Selasa, 15 Mei 2012

Belanda ke Indonesia Dulu, untuk apa?

Mengambil gambar di sini

Belanda. Apa yang terlintas di benak Anda jika saya menyebut negara ini?

Saya sempat menanyakan hal serupa pada beberapa kawan. Jawabannya cukup beragam dan tak ada yang dominan. Benteng, tulip, kincir angin, dan penjajah. Tak ada satupun yang menjawab Vereegnigde Oostindische compagnie (VOC). Padahal, saat ditanya apa yang terlintas di benak saya tentang Belanda, jawaban saya ya hanya tiga huruf ini, VOC.

Tahun 2012 ini VOC memperingati hari jadi ke 410 tahun karena telah berdiri sejak 1602 silam.
VOC menjadi simbol keberhasilan Belanda kala itu, yang mampu menciptakan sebuah perusahaan multinasional dengan cengkraman mendunia. Hebatnya lagi, Belanda seakan menjadi kuda hitam di tengah dominasi negara besar Inggris, Spanyol dan Portugis, terutama dalam hal penjelajahan dan mengarungi dunia baru kala itu.
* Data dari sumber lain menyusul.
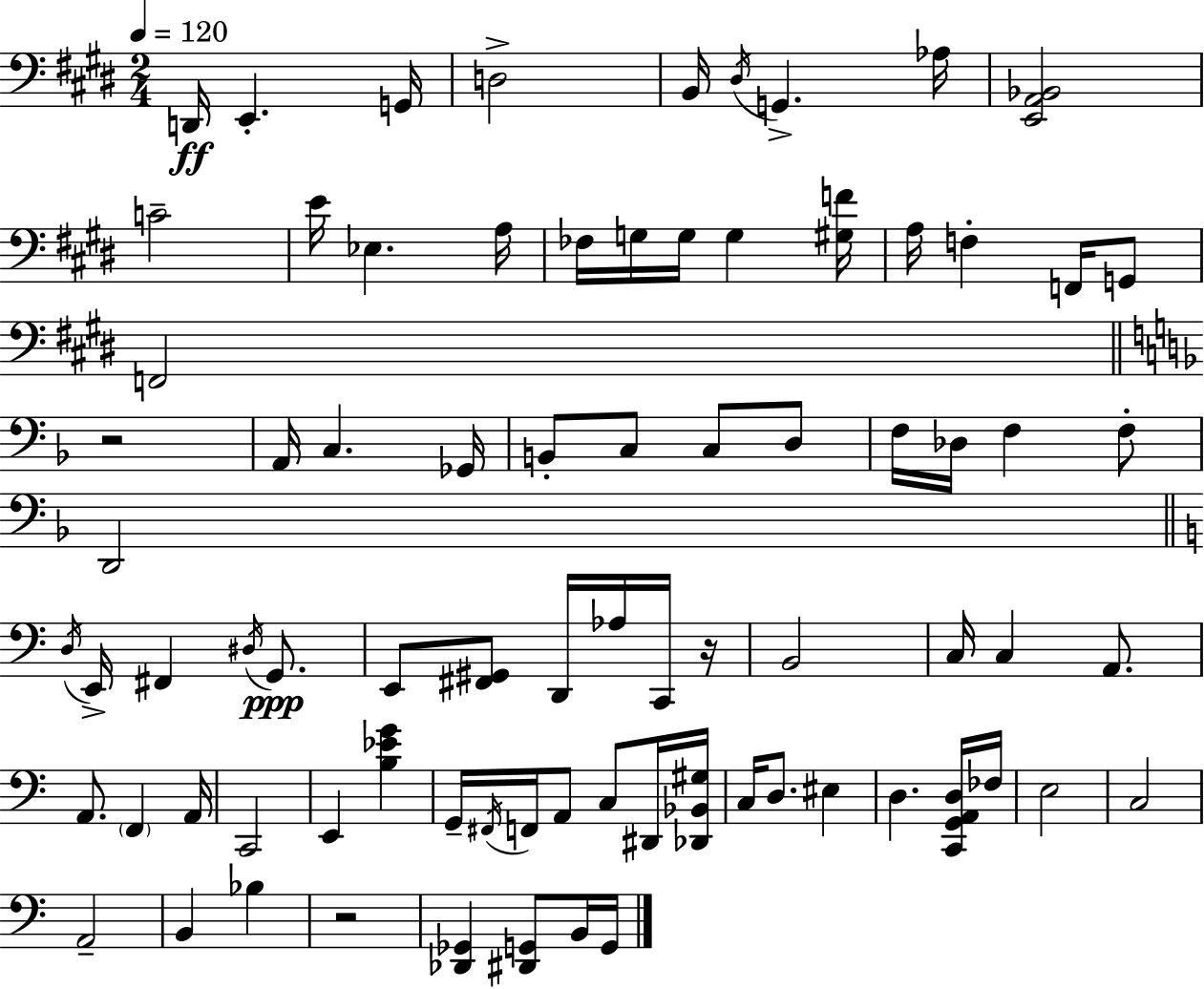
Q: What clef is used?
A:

Bagi Belanda, VOC merupakan kekayaan sejarah yang membanggakan.VOC  dianggap telah membawa kemakmuran. VOC juga menjadi monumen keberhasilan Belanda akan kemampuannya menjelajahi dunia dan turut serta menyumbang berbagai hasil penelitian pada permulaan abad ke-17. Generasi muda saat ini mengenal VOC sebagai karya leluhur yang membawa kejayaan di masa lampau. Bahkan, terkait dengan Indonesia, hingga saat ini banyak penduduk Belanda yang menganggap kedatangan Belanda ke Tanah Air adalah mengusung semangat positif, diantaranya:
(1) Men-civilized-kan orang-orang Indonesia yang masih primitif;
(2) Memberi kemakmuran kepada orang-orang Indonesia yang masih terbelakang;
(3)  Mempersatukan orang-orang Indonesia yang selalu berkelahi antar mereka;
(4) Memberi pendidikan dan kemajuan rakyat indonesia, dan
(5) Kedatangan VOC ke Indonesia semata-mata untuk berdagang saja.

Itulah pandangan sekilas mengenai VOC dari sudut pandang warga Belanda. Apakah Anda menyetujuinya?

Saya pribadi tidak sepaham. Bagaimanapun, kehadiran VOC di Indonesia tidak dapat dipisahkan dari kolonialisme Belanda di Indonesia. Kurikulum pendidikan sejarah di Indonesia bercerita betapa dahulu kala, negeri makmur sentosa ini harus rela memberikan kesejahteraan yang direnggut paksa oleh Belanda. Belanda adalah penjajah, titik.

Memiliki pengalaman pahit, pernah menjadi negeri jajahan ini, mendorong Indonesia sebagai negara yang berdaulat dan membenci penjajahan. Tergambar dengan sangat jelas dalam Pembukaan Undang-Undang Dasar 1945 yang berbunyi “penjajahan di dunia harus dihapuskan”.

Tak cukup sampai di situ, dalam sikap berpolitik pun Indonesia memerangi kolonialisme dalam bentuk pengambilan sikap politik di kancah internasional dengan memilih jalan Politik Bebas Aktif.

Kembali pada persoalan dan kisah Indonesia-Belanda di jaman dulu kala. Bagaimana seharusnya generasi masa kini mengambil sikap? Bolehkah tidak peduli dan menganggap apa yang terjadi di masa lampu hanyalah sejarah untuk dikenang belaka? Atau malah memaafkan dengan tangan terbuka, memilih untuk membuka lembaran baru, menjalin relasi baru bernama persahabatan? Agakanya, jawaban kedua yang mendominasi saat ini. Tentu saja tak apa. Ini merupakan salah satu bentuk perdamaian dunia bukan?


*Tulisan ini mengambil buah pikiran dari Abdul Irsan yang pernah menjadi diplomat di Belanda.